* _Objective_:
Reproduce word for word the lines of the records from the line containing "Using distance from the camera, rank" through the end of the records, both ends included.

* _The data_:
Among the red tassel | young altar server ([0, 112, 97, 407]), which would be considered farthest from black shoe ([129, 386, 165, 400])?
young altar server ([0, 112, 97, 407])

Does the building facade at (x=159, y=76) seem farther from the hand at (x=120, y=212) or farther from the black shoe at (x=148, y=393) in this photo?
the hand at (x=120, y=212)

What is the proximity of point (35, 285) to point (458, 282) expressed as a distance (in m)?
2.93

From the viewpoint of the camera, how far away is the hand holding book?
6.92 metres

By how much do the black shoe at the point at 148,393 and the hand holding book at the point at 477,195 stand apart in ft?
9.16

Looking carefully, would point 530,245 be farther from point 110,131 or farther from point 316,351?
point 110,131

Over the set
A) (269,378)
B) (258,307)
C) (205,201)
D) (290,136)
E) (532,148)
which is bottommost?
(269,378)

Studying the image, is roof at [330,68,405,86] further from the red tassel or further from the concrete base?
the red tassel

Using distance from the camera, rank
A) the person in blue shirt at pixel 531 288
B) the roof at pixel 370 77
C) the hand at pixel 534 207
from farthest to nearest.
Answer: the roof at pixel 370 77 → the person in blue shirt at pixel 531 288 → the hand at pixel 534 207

* _Exercise response_:
Using distance from the camera, rank
A) the person in blue shirt at pixel 531 288
B) the roof at pixel 370 77
C) the hand at pixel 534 207
from farthest to nearest.
Answer: the roof at pixel 370 77 → the person in blue shirt at pixel 531 288 → the hand at pixel 534 207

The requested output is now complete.